A Polícia Militar (PM) prendeu, na tarde dessa sexta-feira (24), dois homens que tentavam roubar apartamentos em um prédio de luxo em Lourdes, na Região Centro-Sul de Belo Horizonte. Os suspeitos, de 18 e 23 anos, vieram de São Paulo e seriam integrantes de uma quadrilha especializada nesse tipo de crime.

De acordo com a PM, por volta das 14h, os homens disseram ao porteiro do prédio, localizado na rua Gonçalves Dias, que eram sobrinhos da moradora do apartamento 602. Autorizada a entrar, a dupla arrombou a porta do apartamento com uma chave de fenda e roubou cerca de R$ 15 mil em joias.

Não satisfeitos, os homens, que agiriam a mando de outros três comparsas, subiram no apartamento 802 para fazer outro roubo. Porém, no momento em que tentavam arrombar a porta, a moradora chegou, flagrando a ação. Os suspeitos saíram correndo e conseguiram fugir para a rua, pulando a divisória de blindex do prédio. 

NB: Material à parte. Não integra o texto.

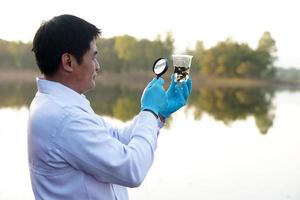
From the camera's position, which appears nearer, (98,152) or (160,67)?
(98,152)

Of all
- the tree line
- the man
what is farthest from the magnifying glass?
the tree line

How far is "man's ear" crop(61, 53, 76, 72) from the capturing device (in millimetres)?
1401

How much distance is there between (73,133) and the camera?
133 cm

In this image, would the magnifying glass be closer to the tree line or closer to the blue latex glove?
the blue latex glove

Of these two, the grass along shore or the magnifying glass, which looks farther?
the grass along shore

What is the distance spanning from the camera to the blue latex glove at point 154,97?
155 cm

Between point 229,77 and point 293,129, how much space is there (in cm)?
3753

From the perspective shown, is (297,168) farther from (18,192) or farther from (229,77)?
(229,77)

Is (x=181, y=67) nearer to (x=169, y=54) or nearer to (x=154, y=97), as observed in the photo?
(x=154, y=97)

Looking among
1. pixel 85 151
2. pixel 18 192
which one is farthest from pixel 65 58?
pixel 18 192

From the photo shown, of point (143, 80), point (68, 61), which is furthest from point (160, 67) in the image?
point (143, 80)

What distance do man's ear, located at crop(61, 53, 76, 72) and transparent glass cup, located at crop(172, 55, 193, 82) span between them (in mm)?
664

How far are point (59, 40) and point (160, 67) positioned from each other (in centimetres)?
50

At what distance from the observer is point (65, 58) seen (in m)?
1.40
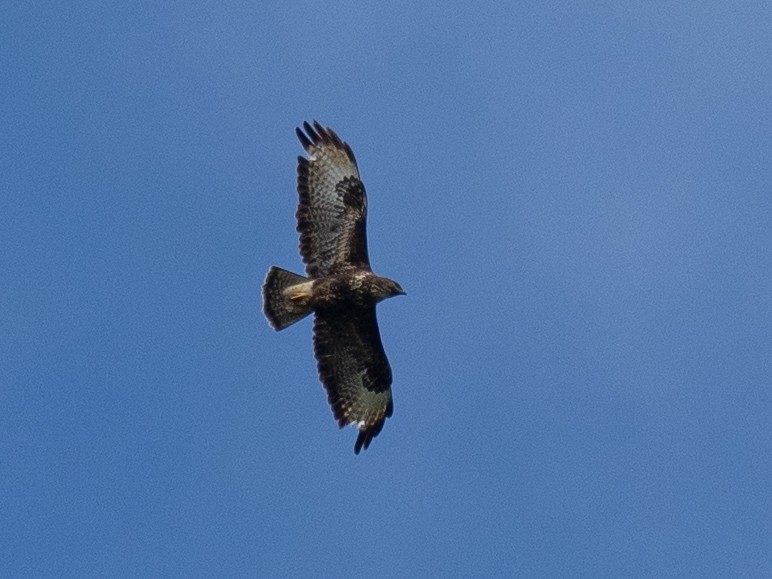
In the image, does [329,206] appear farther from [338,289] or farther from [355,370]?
[355,370]

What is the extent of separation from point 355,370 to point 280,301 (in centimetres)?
148

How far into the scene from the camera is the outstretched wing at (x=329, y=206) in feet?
56.7

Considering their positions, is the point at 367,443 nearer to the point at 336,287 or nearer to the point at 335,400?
the point at 335,400

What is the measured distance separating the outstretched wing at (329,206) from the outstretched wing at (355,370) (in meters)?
0.75

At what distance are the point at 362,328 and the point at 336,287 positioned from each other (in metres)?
0.83

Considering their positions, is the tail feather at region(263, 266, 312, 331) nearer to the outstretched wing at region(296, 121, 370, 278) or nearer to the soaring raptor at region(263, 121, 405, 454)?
the soaring raptor at region(263, 121, 405, 454)

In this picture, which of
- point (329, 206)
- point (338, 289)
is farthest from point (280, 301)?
point (329, 206)

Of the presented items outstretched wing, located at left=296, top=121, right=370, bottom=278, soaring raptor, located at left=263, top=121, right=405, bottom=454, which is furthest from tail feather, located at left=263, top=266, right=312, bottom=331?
outstretched wing, located at left=296, top=121, right=370, bottom=278

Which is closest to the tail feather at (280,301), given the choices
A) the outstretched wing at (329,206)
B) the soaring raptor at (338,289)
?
the soaring raptor at (338,289)

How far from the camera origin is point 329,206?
57.3ft

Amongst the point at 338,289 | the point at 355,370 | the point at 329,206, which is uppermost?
the point at 329,206

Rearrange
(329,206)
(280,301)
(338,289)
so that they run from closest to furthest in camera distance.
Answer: (338,289), (280,301), (329,206)

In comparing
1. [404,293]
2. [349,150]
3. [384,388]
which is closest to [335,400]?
[384,388]

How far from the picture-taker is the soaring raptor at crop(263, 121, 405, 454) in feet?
55.9
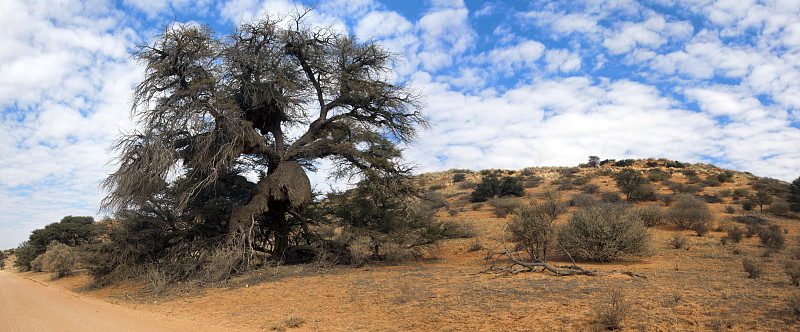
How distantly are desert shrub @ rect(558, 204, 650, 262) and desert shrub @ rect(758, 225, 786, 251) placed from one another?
482 centimetres

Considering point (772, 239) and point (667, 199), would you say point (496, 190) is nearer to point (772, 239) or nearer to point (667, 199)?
point (667, 199)

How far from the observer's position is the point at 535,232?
39.7 ft

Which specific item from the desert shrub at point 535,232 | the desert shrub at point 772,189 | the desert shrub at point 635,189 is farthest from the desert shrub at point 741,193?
the desert shrub at point 535,232

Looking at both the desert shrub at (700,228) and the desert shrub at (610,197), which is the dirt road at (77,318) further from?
the desert shrub at (610,197)

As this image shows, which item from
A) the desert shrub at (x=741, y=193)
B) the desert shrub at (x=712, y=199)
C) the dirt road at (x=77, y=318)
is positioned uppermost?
the desert shrub at (x=741, y=193)

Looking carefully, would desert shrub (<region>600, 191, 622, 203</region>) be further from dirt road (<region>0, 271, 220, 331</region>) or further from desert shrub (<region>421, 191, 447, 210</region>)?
dirt road (<region>0, 271, 220, 331</region>)

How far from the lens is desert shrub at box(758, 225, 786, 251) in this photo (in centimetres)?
1327

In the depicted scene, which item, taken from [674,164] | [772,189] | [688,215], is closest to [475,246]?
[688,215]

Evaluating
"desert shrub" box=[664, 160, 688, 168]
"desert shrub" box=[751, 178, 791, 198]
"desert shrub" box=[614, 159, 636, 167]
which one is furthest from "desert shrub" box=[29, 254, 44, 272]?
"desert shrub" box=[664, 160, 688, 168]

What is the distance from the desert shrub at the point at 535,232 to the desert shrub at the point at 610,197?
46.4ft

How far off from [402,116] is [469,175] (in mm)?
33581

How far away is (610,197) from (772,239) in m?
11.7

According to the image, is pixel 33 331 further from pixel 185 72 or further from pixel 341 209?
pixel 341 209

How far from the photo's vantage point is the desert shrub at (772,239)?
13.3 m
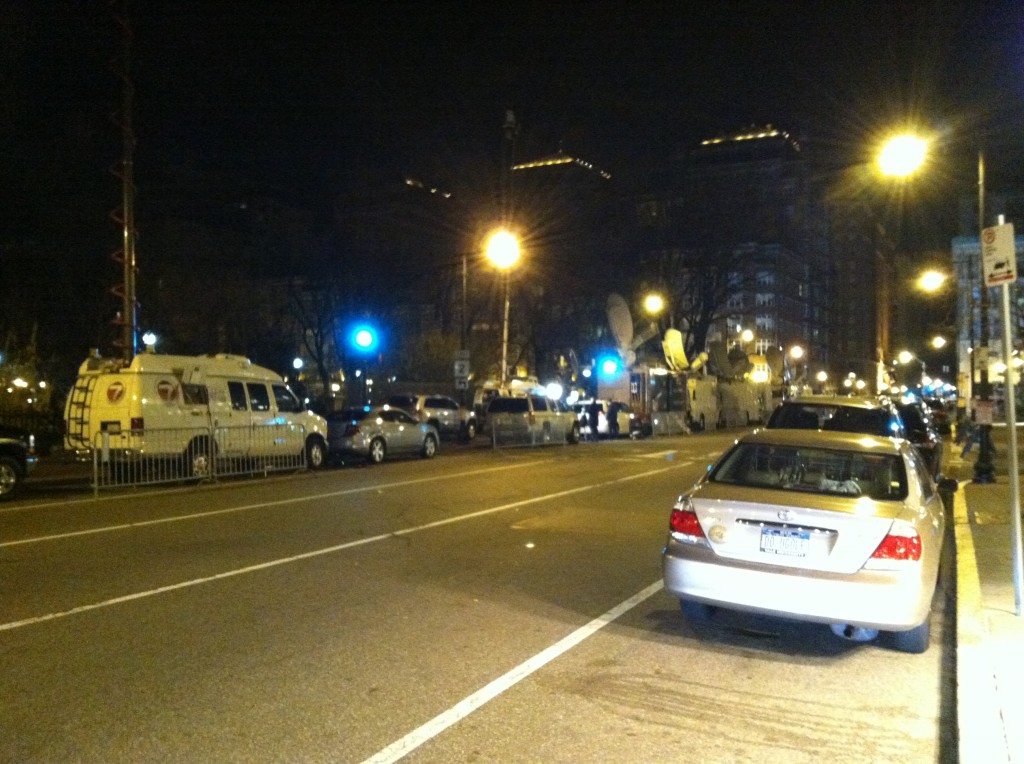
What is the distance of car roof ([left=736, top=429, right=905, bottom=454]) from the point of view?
6.92m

No entanto, durante patrulhamento de rotina, militares da PM viram dois homens correndo em rua próxima ao local do crime e resolveram abordá-los. Identificados pelas vítimas, os homens confessaram o crime e disseram que haviam chegado de São Paulo no mesmo dia, após uma viagem de ônibus junto aos outros três criminosos. Eles relataram que tinham uma lista de apartamentos em condomínios de luxo que seriam alvos dos furtos e que já sabiam os horários em que os moradores não estariam em casa.

Modus operandi

Os criminosos explicaram à PM que se passavam por parentes de moradores para enganar os porteiros e, após tocarem a campainha para conferir se o local estava fazio, arrombavam a porta. Fariam parte da lista um apartamento localizado na Rua Fernandes Tourinho, no Funcionários, além de endereços em Lourdes e nos arredores da Assembleia Legislativa. Um dos suspeitos tem quatro passagens pela polícia, registradas em São Paulo, pelo mesmo tipo de crime.

De acordo com a PM, a sacola de joias foi recuperada, mas outros materiais descritos pela moradora não foram encontrados. Os autores foram presos e seguiram para a delegacia. O síndico do prédio cedeu as imagens das câmeras de monitoramento interno à polícia, para ajudar nas investigações.